■ **What you should do**
Below are records; extract exactly the lines from the one with "Between (A) the" through the final line, including both, but drop the pictures.

Dataset entries
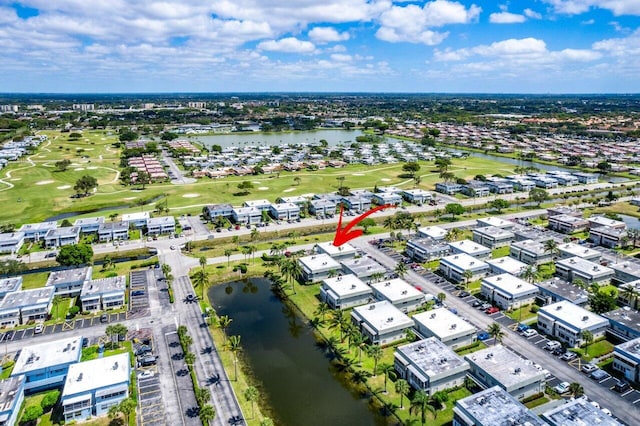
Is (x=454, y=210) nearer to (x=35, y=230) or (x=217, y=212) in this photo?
(x=217, y=212)

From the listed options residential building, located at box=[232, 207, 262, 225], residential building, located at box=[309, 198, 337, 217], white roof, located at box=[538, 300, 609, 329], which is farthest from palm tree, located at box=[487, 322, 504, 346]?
residential building, located at box=[232, 207, 262, 225]

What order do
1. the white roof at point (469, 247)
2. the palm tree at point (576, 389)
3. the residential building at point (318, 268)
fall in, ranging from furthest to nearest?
1. the white roof at point (469, 247)
2. the residential building at point (318, 268)
3. the palm tree at point (576, 389)

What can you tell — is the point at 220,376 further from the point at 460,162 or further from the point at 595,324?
the point at 460,162

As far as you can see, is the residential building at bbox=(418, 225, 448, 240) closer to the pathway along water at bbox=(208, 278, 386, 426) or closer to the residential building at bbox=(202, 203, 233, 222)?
the pathway along water at bbox=(208, 278, 386, 426)

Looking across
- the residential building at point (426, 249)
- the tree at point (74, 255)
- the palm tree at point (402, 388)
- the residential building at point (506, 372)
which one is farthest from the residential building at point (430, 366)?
the tree at point (74, 255)

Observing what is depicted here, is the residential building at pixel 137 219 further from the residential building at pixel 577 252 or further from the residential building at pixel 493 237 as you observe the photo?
the residential building at pixel 577 252

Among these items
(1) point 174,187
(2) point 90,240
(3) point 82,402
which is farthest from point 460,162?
(3) point 82,402
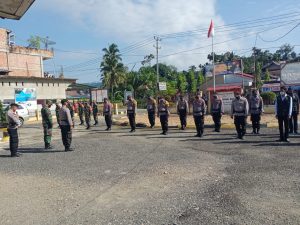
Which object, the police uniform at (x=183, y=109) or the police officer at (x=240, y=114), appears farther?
the police uniform at (x=183, y=109)

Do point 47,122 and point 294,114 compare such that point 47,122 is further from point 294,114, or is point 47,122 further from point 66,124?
point 294,114

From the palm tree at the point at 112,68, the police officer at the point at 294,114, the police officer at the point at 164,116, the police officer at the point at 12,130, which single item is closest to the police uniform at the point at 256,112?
the police officer at the point at 294,114

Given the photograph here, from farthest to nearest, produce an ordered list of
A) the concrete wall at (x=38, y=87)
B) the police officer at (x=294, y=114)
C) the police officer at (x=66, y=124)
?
the concrete wall at (x=38, y=87) → the police officer at (x=294, y=114) → the police officer at (x=66, y=124)

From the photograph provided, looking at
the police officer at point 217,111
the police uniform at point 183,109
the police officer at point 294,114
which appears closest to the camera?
the police officer at point 294,114

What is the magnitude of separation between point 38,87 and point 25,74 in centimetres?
1305

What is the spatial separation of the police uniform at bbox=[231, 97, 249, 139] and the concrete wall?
3280 cm

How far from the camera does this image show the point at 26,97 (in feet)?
112

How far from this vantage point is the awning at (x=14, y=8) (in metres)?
5.34

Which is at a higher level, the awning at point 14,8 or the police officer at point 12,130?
the awning at point 14,8

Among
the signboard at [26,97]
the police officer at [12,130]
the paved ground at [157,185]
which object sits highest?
the signboard at [26,97]

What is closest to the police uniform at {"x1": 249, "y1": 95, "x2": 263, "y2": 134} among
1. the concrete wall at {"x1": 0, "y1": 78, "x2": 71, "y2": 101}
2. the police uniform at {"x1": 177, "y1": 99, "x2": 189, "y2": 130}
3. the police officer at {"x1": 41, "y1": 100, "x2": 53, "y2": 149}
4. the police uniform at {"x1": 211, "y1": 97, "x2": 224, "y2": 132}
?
the police uniform at {"x1": 211, "y1": 97, "x2": 224, "y2": 132}

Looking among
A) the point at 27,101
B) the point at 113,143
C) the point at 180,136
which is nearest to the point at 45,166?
the point at 113,143

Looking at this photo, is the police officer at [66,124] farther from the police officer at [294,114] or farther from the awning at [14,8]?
the police officer at [294,114]

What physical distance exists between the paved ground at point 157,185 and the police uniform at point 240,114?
1066mm
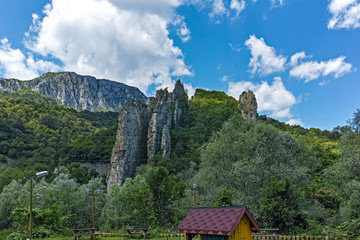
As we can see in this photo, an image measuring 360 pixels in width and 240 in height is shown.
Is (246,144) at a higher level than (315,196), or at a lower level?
higher

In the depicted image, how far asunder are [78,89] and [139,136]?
139m

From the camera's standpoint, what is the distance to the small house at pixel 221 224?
29.3 feet

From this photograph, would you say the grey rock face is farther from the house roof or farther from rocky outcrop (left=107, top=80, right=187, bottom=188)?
the house roof

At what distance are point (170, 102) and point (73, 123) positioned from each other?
38920 millimetres

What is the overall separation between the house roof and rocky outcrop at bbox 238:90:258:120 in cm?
4453

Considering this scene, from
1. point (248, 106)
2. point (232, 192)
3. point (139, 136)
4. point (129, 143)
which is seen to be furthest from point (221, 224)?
point (248, 106)

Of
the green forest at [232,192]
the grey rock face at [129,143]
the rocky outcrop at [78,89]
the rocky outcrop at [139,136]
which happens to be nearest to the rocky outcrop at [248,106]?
the green forest at [232,192]

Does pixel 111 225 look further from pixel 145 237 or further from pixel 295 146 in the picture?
pixel 295 146

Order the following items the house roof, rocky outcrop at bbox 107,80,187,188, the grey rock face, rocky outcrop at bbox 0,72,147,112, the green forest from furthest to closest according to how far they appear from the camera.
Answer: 1. rocky outcrop at bbox 0,72,147,112
2. rocky outcrop at bbox 107,80,187,188
3. the grey rock face
4. the green forest
5. the house roof

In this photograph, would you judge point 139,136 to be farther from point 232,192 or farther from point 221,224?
point 221,224

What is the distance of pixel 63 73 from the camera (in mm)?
181875

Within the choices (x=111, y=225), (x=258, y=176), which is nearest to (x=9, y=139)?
(x=111, y=225)

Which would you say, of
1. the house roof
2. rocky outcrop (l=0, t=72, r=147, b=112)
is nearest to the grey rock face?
the house roof

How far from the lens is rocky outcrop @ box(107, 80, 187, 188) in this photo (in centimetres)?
4694
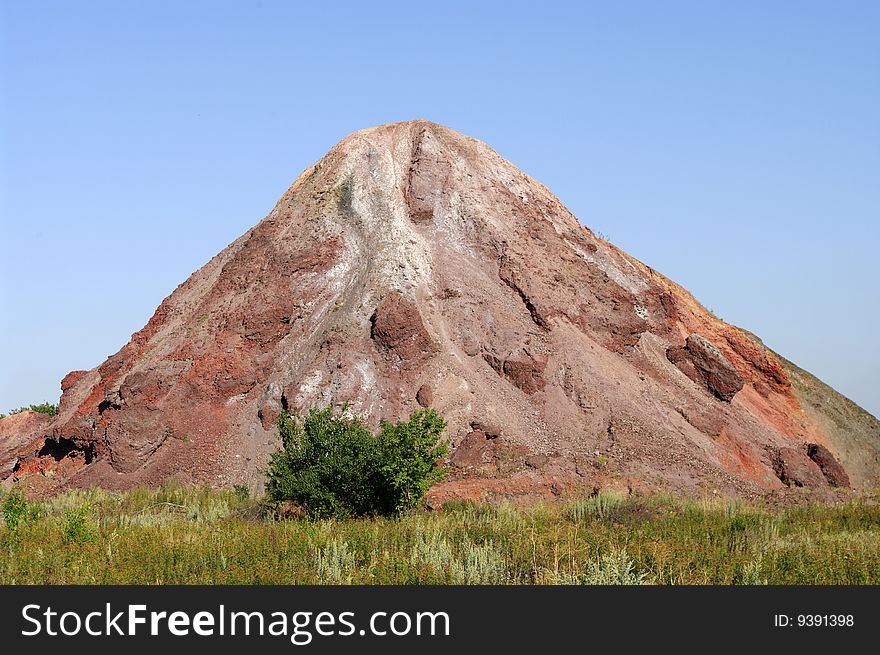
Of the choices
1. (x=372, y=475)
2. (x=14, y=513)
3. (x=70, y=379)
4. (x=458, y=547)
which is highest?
(x=70, y=379)

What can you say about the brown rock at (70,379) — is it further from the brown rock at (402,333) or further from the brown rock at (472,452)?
the brown rock at (472,452)

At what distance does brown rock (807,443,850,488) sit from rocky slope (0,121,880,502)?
76mm

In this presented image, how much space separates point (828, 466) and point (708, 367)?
15.4 ft

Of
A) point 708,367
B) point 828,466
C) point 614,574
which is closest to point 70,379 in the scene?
point 708,367

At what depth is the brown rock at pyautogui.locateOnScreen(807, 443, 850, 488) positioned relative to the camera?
99.5 feet

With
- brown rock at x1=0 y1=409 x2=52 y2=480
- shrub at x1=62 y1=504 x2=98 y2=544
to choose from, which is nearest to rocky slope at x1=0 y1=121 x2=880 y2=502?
brown rock at x1=0 y1=409 x2=52 y2=480

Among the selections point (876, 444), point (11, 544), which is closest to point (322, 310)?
point (11, 544)

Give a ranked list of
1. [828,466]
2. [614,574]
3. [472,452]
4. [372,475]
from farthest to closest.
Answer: [828,466], [472,452], [372,475], [614,574]

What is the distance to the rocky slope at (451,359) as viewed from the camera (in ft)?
89.6

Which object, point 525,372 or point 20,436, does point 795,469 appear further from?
point 20,436

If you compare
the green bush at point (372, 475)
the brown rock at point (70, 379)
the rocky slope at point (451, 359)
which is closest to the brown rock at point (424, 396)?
the rocky slope at point (451, 359)

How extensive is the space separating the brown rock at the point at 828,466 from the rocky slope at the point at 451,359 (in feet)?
0.25

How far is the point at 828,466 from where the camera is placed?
30.8 m

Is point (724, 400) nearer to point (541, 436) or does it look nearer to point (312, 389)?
point (541, 436)
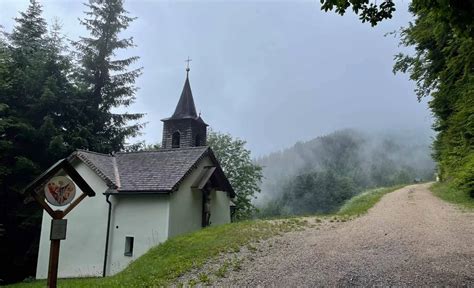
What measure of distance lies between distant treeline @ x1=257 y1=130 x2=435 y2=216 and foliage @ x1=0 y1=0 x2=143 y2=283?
3640 cm

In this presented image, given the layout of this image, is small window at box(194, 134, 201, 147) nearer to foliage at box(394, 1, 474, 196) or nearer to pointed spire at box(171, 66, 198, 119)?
pointed spire at box(171, 66, 198, 119)

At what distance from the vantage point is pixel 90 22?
28.2 metres

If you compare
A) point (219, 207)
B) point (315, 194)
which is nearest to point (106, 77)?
point (219, 207)

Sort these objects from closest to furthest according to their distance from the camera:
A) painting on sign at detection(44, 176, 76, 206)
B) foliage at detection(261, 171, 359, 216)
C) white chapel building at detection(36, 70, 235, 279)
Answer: painting on sign at detection(44, 176, 76, 206), white chapel building at detection(36, 70, 235, 279), foliage at detection(261, 171, 359, 216)

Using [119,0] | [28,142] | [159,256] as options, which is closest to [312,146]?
[119,0]

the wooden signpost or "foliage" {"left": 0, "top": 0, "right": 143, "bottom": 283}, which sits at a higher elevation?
"foliage" {"left": 0, "top": 0, "right": 143, "bottom": 283}

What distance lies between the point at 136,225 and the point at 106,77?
591 inches

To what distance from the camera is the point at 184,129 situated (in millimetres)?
25234

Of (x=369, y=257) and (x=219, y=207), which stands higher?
(x=219, y=207)

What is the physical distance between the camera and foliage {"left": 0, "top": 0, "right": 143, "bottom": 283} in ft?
68.0

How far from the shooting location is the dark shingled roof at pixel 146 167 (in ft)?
55.0

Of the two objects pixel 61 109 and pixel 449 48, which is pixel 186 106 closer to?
pixel 61 109

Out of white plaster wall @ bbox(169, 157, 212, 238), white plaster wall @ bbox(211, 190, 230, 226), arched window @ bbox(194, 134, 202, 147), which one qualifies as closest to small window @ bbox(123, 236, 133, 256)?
white plaster wall @ bbox(169, 157, 212, 238)

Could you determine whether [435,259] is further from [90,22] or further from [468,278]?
[90,22]
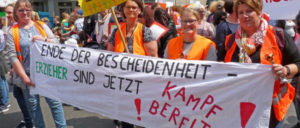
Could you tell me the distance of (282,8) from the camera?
134 inches

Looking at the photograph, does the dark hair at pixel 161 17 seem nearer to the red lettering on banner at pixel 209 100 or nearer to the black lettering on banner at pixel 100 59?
the black lettering on banner at pixel 100 59

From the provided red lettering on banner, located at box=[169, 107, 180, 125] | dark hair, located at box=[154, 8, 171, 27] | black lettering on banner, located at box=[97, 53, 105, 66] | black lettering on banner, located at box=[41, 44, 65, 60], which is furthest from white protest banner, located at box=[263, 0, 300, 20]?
black lettering on banner, located at box=[41, 44, 65, 60]

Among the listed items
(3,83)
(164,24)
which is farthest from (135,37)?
(3,83)

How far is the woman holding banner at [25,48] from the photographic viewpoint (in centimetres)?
314

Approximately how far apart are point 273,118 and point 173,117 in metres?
0.78

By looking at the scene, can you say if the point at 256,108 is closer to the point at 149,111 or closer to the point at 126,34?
the point at 149,111

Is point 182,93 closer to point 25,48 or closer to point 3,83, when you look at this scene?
point 25,48

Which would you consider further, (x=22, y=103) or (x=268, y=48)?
(x=22, y=103)

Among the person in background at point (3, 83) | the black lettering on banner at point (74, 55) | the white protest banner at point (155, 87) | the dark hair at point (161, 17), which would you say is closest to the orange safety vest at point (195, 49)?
the white protest banner at point (155, 87)

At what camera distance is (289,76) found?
78.7 inches

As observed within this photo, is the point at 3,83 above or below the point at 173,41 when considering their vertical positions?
below

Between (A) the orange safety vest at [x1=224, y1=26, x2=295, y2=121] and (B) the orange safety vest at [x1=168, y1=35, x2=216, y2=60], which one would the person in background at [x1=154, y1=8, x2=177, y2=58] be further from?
(A) the orange safety vest at [x1=224, y1=26, x2=295, y2=121]

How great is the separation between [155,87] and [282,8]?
2015mm

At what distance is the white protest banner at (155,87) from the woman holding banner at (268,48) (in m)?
0.11
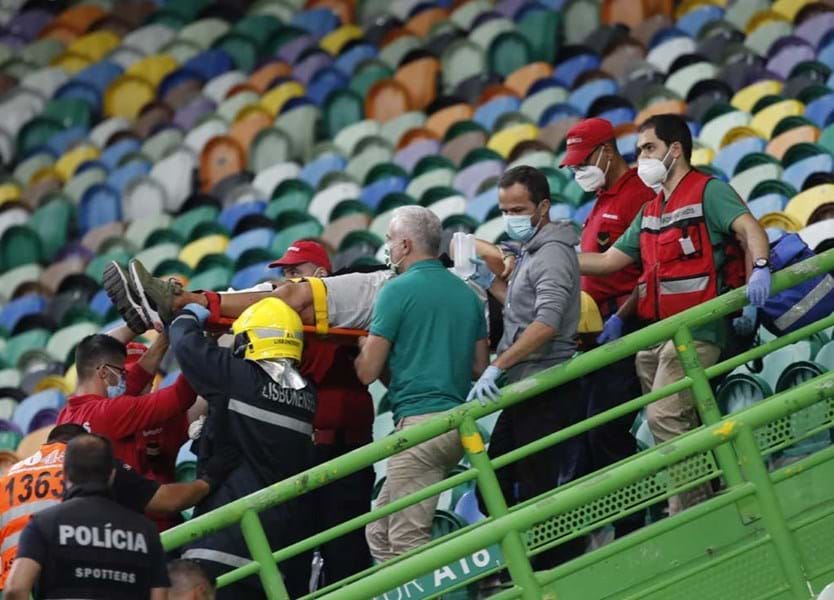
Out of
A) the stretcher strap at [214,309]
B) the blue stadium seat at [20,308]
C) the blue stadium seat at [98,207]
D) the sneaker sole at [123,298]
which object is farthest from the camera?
the blue stadium seat at [98,207]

■ **The reply**
Between (A) the orange safety vest at [x1=224, y1=26, x2=295, y2=121] and (B) the orange safety vest at [x1=168, y1=35, x2=216, y2=60], which one would the person in background at [x1=154, y1=8, x2=177, y2=58] be further from?
(A) the orange safety vest at [x1=224, y1=26, x2=295, y2=121]

How great is the separation between [155,87] and [282,8]?
2015mm

At what distance is the white protest banner at (155,87) from the woman holding banner at (268,48) (in m)?
0.11
Out of
A) the stretcher strap at [214,309]
B) the blue stadium seat at [20,308]
C) the blue stadium seat at [98,207]
D) the sneaker sole at [123,298]
which object is farthest from the camera?
the blue stadium seat at [98,207]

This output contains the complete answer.